A physician-patient relationship is an indispensable element of a medical malpractice claim and therefore a doctor who was consulted about a plaintiff’s pregnancy can’t be sued, the Oklahoma Supreme Court has ruled.

The plaintiffs filed a medical malpractice claim against a non-treating physician who had a conversation with the treating physician concerning the plaintiff’s history and complications.

The plaintiffs claimed that based on the non-treating physician’s advice, the treating physician caused their daughter to be delivered prematurely, resulting in serious injuries.

The non-treating physician said that although he gave the treating physician his “informal” opinion, he was never asked to co-manage the mother’s case.
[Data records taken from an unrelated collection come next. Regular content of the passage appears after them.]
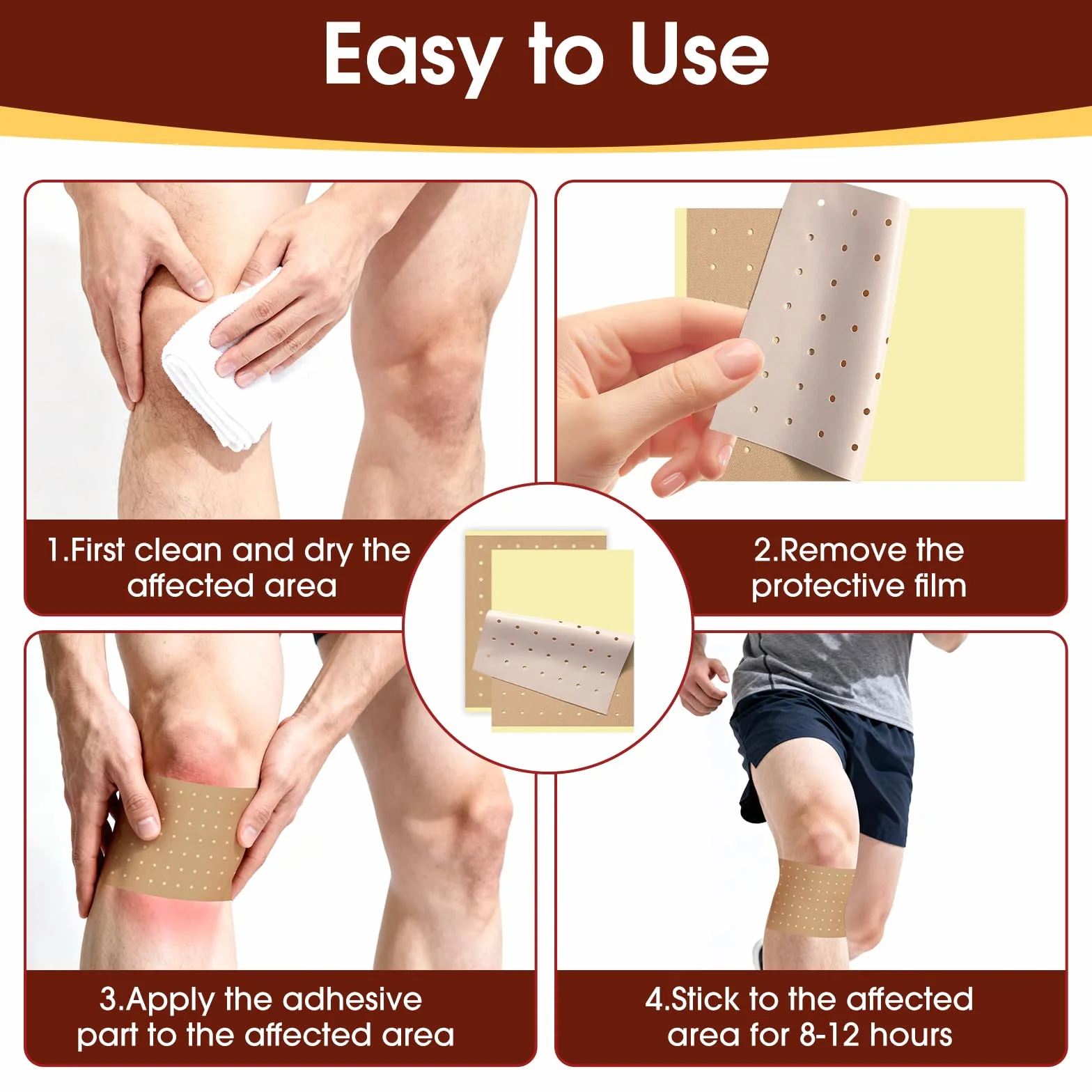 Easy to Use

1.First clean and dry the affected area

2.Remove the protective film

3.Apply the adhesive part to the affected area

4.Stick to the affected area for 8-12 hours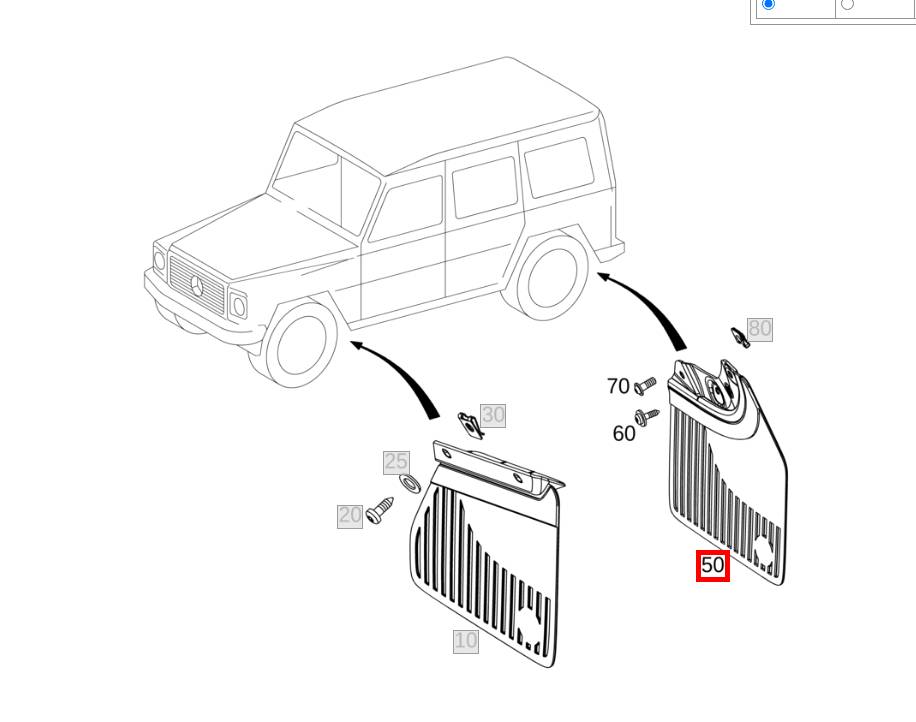 80
70
60
30
25
20
50
10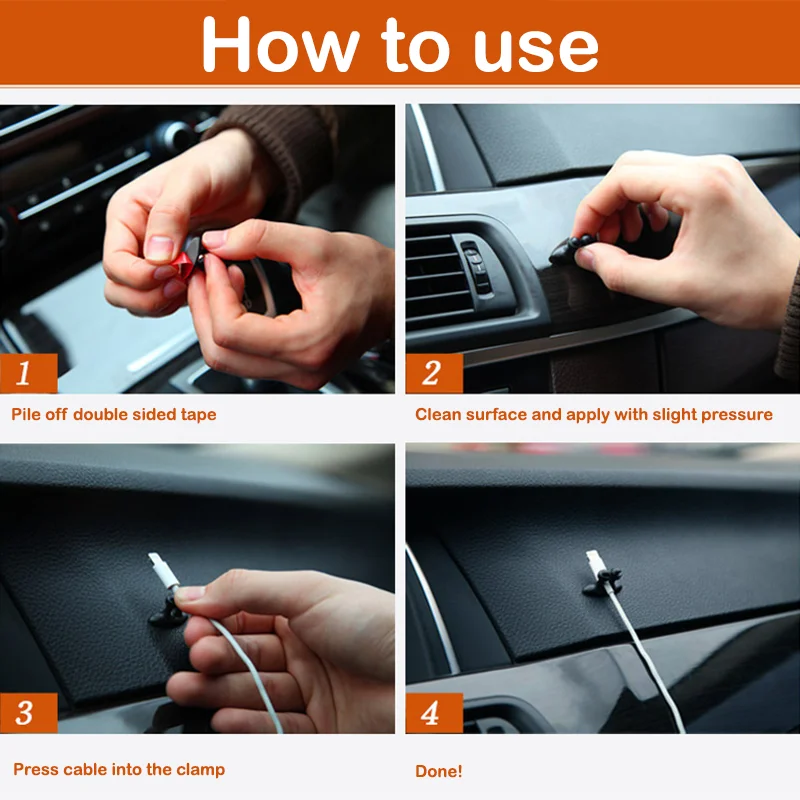 How to use

1

Pile off double sided tape

2

Clean surface and apply with slight pressure

3

Press cable into the clamp

4

Done!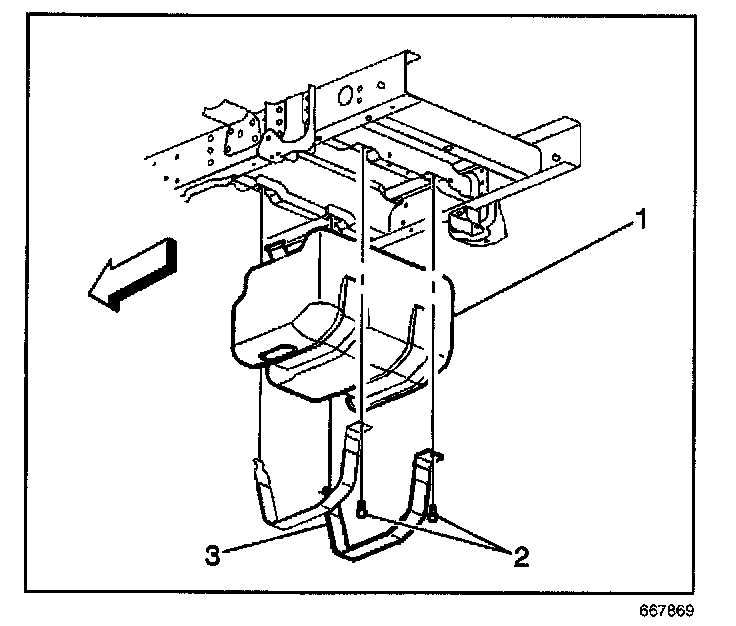 1

3

2

667869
The court held that the defendant could not be held liable because no physician-patient relationship existed.

“[The defendant] did not render medical advice to the plaintiffs; did not provide services to the treating physician on behalf of [the mother or baby]; did not receive a referral of [the mother or baby] for treatment or consultation; was not employed by [the treating physician] and had not been asked or contracted … to provide medical treatment to [the mother or daughter]; and had not reviewed any work, conducted any laboratory tests, reviewed any test reports, prepared any reports, or billed the plaintiffs. …

“Further, none of the plaintiffs agreed that [the defendant] could treat [the mother or baby]. Even though [the treating physician] chose to rely on [the defendant’s] opinion, [the treating physician] was free to exercise his independent judgment,” the court said.

It concluded: “The facts before us fail to show that [the defendant] agreed to treat the plaintiffs or undertook treatment of any of the plaintiffs. Thus, there was not the physician-patient relationship necessary for a medical malpractice action.”

The court cited similar rulings from other jurisdictions.

Oklahoma Supreme Court. Jennings v. Badgett, No. 105745.  Feb. 9, 2010.